オフィスチェアのキャスター交換を自分で行う方法

オフィスチェアのキャスター交換を自分で行う方法

在宅ワーク中に椅子を動かすたび、キャスターの転がりが悪くなったと感じることはないでしょうか。長年使っているオフィスチェアでは、キャスターの表面がすり減ったり、内部にホコリや髪の毛が絡まったりして、動きが重くなるケースが少なくありません。

買い替えを考える前に、キャスターだけを交換すれば座り心地や動作感が大きく改善することがあります。工具がなくても対応できる製品が多く、費用も椅子本体を買い替えるよりずっと抑えられます。

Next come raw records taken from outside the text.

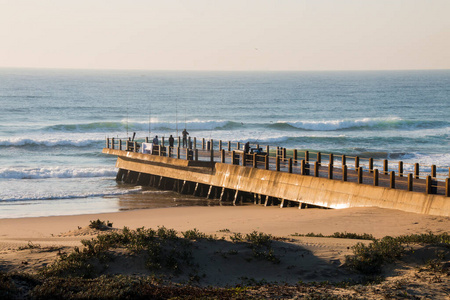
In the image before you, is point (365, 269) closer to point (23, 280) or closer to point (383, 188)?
point (23, 280)

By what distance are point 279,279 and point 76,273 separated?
449 cm

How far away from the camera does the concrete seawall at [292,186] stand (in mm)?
22766

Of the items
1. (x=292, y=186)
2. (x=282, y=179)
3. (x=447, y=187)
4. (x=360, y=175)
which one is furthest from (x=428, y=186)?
(x=282, y=179)

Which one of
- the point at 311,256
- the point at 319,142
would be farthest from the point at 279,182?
the point at 319,142

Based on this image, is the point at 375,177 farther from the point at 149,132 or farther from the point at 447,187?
the point at 149,132

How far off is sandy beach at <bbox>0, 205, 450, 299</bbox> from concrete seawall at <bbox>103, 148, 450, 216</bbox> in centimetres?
57

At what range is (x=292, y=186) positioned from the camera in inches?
1089

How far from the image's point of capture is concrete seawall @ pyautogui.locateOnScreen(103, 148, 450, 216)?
2277 cm

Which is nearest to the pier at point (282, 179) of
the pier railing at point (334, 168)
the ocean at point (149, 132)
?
the pier railing at point (334, 168)

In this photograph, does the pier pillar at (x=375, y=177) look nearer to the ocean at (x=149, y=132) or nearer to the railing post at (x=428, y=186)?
the railing post at (x=428, y=186)

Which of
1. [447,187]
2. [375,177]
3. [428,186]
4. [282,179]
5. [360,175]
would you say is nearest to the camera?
[447,187]

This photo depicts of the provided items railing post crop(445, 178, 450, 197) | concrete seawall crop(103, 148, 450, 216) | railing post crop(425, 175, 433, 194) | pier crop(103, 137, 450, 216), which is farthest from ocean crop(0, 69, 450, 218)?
railing post crop(445, 178, 450, 197)

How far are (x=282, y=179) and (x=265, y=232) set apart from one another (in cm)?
700

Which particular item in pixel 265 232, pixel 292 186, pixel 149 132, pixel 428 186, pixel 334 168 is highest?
pixel 428 186
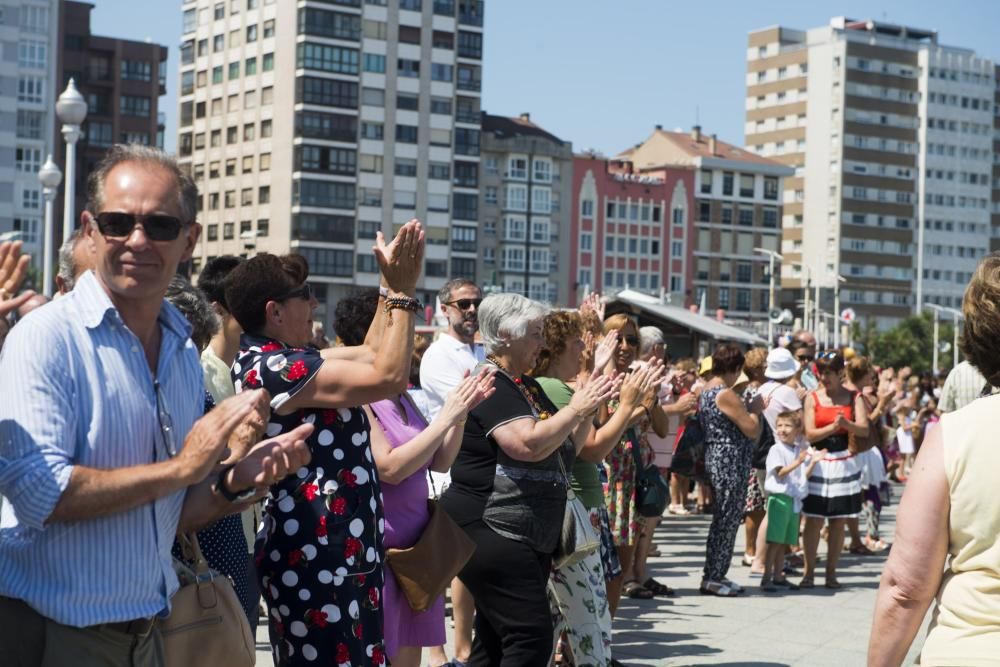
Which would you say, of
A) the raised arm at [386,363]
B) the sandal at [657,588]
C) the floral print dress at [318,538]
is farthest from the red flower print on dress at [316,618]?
the sandal at [657,588]

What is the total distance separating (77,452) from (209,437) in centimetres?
29

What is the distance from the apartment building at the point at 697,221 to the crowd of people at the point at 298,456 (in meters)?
115

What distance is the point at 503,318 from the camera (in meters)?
6.73

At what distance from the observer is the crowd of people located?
3.28 meters

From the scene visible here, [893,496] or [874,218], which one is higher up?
[874,218]

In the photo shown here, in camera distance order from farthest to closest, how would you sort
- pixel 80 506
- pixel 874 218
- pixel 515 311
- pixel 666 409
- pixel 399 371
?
pixel 874 218, pixel 666 409, pixel 515 311, pixel 399 371, pixel 80 506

この記事では、オフィスチェアのキャスターを自分で交換する手順と、交換時に押さえておきたい選び方のポイントを整理して解説します。

この記事でわかること
  • キャスターの規格を確認する方法
  • 古いキャスターを外して新しいものを取り付ける手順
  • 床材や使い方に合わせたキャスターの選び方
  • 外れないときの対処法とよくある疑問
目次

オフィスチェアのキャスター交換の基本手順

オフィスチェアのキャスター交換の基本手順

キャスターの規格とサイズを確認する方法

キャスターを交換する前に、まず今取り付けられているキャスターの規格を確認します。オフィスチェアのキャスターには軸の直径や長さにいくつかのバリエーションがあり、見た目が似ていてもサイズが合わないことがあります。

椅子の説明書や本体に貼られたシールに型番の記載がある場合は、そこから対応するキャスターを調べるのが確実です。記載が見つからないときは、実際に取り外したキャスターを持って店舗に相談すると、適合品を選びやすくなります。

ネット通販で購入する場合も、軸の直径・全長・車輪の直径の3点を写真と照らし合わせてから注文すると、届いてから合わないという失敗を防ぎやすくなります。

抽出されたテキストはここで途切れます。